L'obstination d'un homme
L'obstination d'un homme
Le destin du film se scelle quand Frédéric Fougea découvre le roman. De son propre aveu, cet amateur éclairé d'éthologie et d'anthropologie, célèbre pour avoir produit L'Odyssée de l'espèce et ses séquelles, « rit aux larmes »en le lisant. Ça devient une obsession. « J'ai mis une option dessus en 1989, puis j'ai écrit une première version du scénario. Mais j'ai vite mesuré la difficulté de l'adaptation. Au bout d'un an, j'ai décidé d'acheter les droits afin de me donner le temps de développer le projet sans imaginer que ça me prendrait vingt-cinq ans ! » C'est ainsi que tout au long des années 90, Fougea planche sur un film live. « Comme je viens du documentaire, ça me paraissait naturel. J'ai travaillé avec plein d'auteurs, des Français, des Anglais, Régis Wargnier m'a donné un coup de main. Jean-Claude Carrière, à qui je demandais conseil, m'a dit : « tu ne tireras jamais un film de ce bouquin ! » (rire) Le problème, c'était le langage, très élaboré du livre. En prises de vues réelles, ça aurait ressemblé à une farce, or je voulais faire une comédie. »
Belle rencontre
Belle rencontre
Début 2000, Fougea fait une rencontre importante en la personne de Didier Brunner, patron des Armateurs, la société qui vient de produire Kirikou et la Sorcière. « Le projet m'a semblé parfait pour un film d'animation, se souvient Brunner. Fred s'est enflammé à cette idée et m'a proposé de codévelopper le film. Là encore, on s'est vite heurtés à la difficulté de transposer le génie du livre. On voyait bien qu'il fallait en tirer une fable comique édifiante, mais n'est pas La Fontaine qui veut. » Contacté par les deux hommes, Vincenzo Cerami, scénariste attitré de Roberto Benigni, est le premier à se casser les dents sur le projet. Selon les dires de Fougea, sa version est « catastrophique ». Jean-Luc Fromental, proche de Brunner, hérite alors du bébé. « En travaillant dessus avec Fred, on s'est rendus compte que le dispositif du livre ne se prêtait pas à une adaptation littérale : il n'y a pas d'histoire linéaire, c'est plutôt un enchaînement de séquences. Il fallait reprendre le personnage d'Edouard et créer une dramaturgie familiale qui ne soit pas juste une suite d'événements, mais une chaîne de conséquences. » Pendant quatre ans, Fougea et Fromental travaillent main dans la main et élaborent le concept de préquel au livre qui sera conservé dans la version définitive, où Edouard, chassé de l'arbre par son roi de père en raison d'une malformation physique, est amené à choisir la condition de bipède. « On ne savait pas alors que Jamel nous rejoindrait. C'est une coïncidence extraordinaire ! », s?'exclame Fromental, qui quittera le navire en 2005 avec le sentiment du devoir accompli. « À la fin de notre écriture, on a fait appel à deux scénaristes anglais censés apporter une touche de fantaisie british, ajoute Fougea. Dans la foulée, on a lancé le film en production. »

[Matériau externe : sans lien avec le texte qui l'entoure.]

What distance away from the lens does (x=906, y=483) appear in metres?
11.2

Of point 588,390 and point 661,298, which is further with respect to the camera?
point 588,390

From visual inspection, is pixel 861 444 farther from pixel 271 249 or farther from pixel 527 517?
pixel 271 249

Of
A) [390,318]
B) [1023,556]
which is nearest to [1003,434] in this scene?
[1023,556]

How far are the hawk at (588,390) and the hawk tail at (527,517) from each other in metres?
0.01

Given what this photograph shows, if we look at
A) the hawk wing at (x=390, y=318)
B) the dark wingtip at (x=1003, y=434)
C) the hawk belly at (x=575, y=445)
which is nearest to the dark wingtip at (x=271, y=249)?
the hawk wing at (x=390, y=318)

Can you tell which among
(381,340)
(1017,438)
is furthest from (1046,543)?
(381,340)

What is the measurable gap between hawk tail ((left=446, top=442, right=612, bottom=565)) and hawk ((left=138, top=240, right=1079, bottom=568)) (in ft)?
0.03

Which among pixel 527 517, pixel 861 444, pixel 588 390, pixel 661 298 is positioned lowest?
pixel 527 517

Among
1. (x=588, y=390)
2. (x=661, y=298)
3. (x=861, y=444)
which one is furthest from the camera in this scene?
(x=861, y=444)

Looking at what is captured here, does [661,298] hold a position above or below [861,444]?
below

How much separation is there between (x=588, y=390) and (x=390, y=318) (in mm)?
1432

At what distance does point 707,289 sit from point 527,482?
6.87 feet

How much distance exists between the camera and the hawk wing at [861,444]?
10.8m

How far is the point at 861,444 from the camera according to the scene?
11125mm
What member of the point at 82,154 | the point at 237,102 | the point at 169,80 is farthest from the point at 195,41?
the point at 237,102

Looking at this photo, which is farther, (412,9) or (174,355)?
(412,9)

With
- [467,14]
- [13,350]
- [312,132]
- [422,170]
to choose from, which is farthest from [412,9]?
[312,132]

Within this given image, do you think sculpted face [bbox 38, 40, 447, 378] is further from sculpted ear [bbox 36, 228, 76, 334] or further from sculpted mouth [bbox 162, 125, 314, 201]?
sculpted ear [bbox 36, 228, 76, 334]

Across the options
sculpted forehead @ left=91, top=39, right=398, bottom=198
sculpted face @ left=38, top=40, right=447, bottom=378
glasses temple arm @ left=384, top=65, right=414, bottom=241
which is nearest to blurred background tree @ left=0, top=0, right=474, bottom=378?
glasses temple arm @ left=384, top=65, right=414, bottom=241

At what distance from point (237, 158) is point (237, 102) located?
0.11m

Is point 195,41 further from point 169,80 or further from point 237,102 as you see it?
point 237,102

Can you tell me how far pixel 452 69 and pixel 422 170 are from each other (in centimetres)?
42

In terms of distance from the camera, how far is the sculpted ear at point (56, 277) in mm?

Pathé arrive, Pierre Coffin part
Pathé arrive, Pierre Coffin part
Dans l'intervalle, l'ogre Pathé est entré dans la danse, aux côtés de Boréales (la boîte de production de Fougea), des Armateurs et de Cattleya, une société italienne. « Initialement, Pathé devait nous rejoindre pour prendre des mandats (dont celui de distributeur, ndlr), pas pour avoir le leadership de la production », précise Yvan Rouveure, alors directeur financier des Armateurs. Pour superviser l'animation, Didier Brunner se tourne vers le studio MacGuff, spécialiste français des effets digitaux, qui abrite en son sein, un surdoué de la 3D : Pierre Coffin.
« J'ai été contacté par Didier Brunner pour, dans un premier temps, faire une sorte de petit test, qui aurait servi de carte de visite à Cannes, se souvient le coréalisateur de Moi, Moche et Méchant. Je suis finalement resté un an et demi environ, avec des hauts et des bas. Surtout des bas? Le script n'était pas très abouti. Je le trouvais hyper franchouillard et ne reconnaissais pas le charme anglais du bouquin. J'ai essayé à mon niveau de faire bouger les choses, sans succès. Je suis parti quand ils ont recruté Munz et Bitton (scénaristes de La vérité si je mens !, ndlr) pour intensifier la « drôlerie », signe que le projet faisait du surplace. »
Jamel chamboule tout
Jamel chamboule tout
Le passage de Pierre Coffin est marqué par la réalisation d'un court métrage promotionnel efficace, utile à Fougea pour convaincre Jamel de faire une voix dans le film. « Jamel a été d'emblée intrigué par le projet, rapporte-t-il. Il a été d'accord pour retravailler les dialogues avec moi en les ajustant à sa personnalité. A ce moment-là, on avait relancé la production avec deux autres réalisateurs, Thomas Szabo et Tanguy de Kermel. Le problème, c'était qu'en parallèle à leur travail, Jamel et moi chamboulions tout en termes de personnages, de décors, de storyboard. Vers 2008, il a fallu remettre le projet en stand-by pour le repenser de A à Z. »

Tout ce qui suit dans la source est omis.